**Task objective:** Continue the piece on Scotland's Curriculum for Excellence and the Hayward reforms, picking up after its last sentence.

**Excerpt:**
┄┄┄┄┄┄┄┄┄┄┄┄┄┄┄┄┄┄┄┄

The Secret Teacher continues their analysis of CfE by looking at the Hayward reforms.

In effect, the big thing happening in Secondary education in Scotland is that Curriculum for Excellence is being continued or extended, from its current scope covering Early Years/nursery, the whole of Primary, and through to the end of S3.  

What’s termed the Senior Phase (S4-6) experience, and how we award formal qualifications, is now becoming more aligned with the (CfE) principles, assessment methods and structures that have been in place for younger pupils for more than twenty years now.

The revamped SQA, whatever that becomes (perhaps ‘Qualifications Scotland’) will deliver final attainment to Scottish senior pupils in a new way. With more CfE will likely come less subject boundaries, and definitely more pupil choice and personalisation. 

The Herald:
Primary schools and CfE were always a better match and indeed CfE was implemented there first, before secondaries tried to follow suit a few years later. In its seeking to blur subject boundaries, for example, CfE was a more organic and natural fit for primary schools, where rigid subject boundaries don’t really exist as a formal structure.

┄┄┄┄┄┄┄┄┄┄┄┄┄┄┄┄┄┄┄┄

**Given information:**
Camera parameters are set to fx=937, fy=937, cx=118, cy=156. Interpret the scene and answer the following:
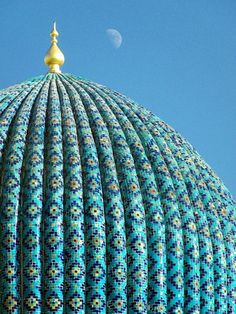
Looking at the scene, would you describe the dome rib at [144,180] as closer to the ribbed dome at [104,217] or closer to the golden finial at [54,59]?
the ribbed dome at [104,217]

┄┄┄┄┄┄┄┄┄┄┄┄┄┄┄┄┄┄┄┄

**Result of the exercise:**
Whereas, at secondary, rigid subject boundaries – twenty years on – is still how we organise pupils’ day via their timetables. In two decades, two types of Scottish secondary school have emerged: authentic CfE schools; and CfE-wannabes, or CfE-sceptics, who pretend (not very convincingly) to embrace and adopt the pupil-centred, rights-based curriculum that CfE is. 

This latest big thing (in the world of high schools at least) is the Hayward reforms, which are rooted in what Professor Hayward describes as “learner frustration” at having “little say in decisions being taken about qualifications that impact them”. The resulting Hayward Report is therefore entitled ‘It’s Our Future’. 

I think, in authentic CfE schools, these reforms will be a welcome and a natural next step, and these school communities will experience a relatively simple and easy (if inevitably long) road to implementing Hayward’s Calls to Action. 

The Herald:
In those other types of schools, however, these reforms are being met with disdain. Pure and simple. And these school communities, I think, are facing the uncertainties of a very long and very rocky road that will likely see many attempts to undermine Hayward’s Calls to Action to better involve and empower senior pupils. 

In one school, for example, staff were told about Hayward on return to school in August and, almost in the same breath, senior leaders removed pupil agency by imposing a new rule that seniors are no longer able to decide for themselves which courses they sit and don’t sit. Similarly, staff are discouraged from allowing pupils to access their component marks for awards they’ve already gained.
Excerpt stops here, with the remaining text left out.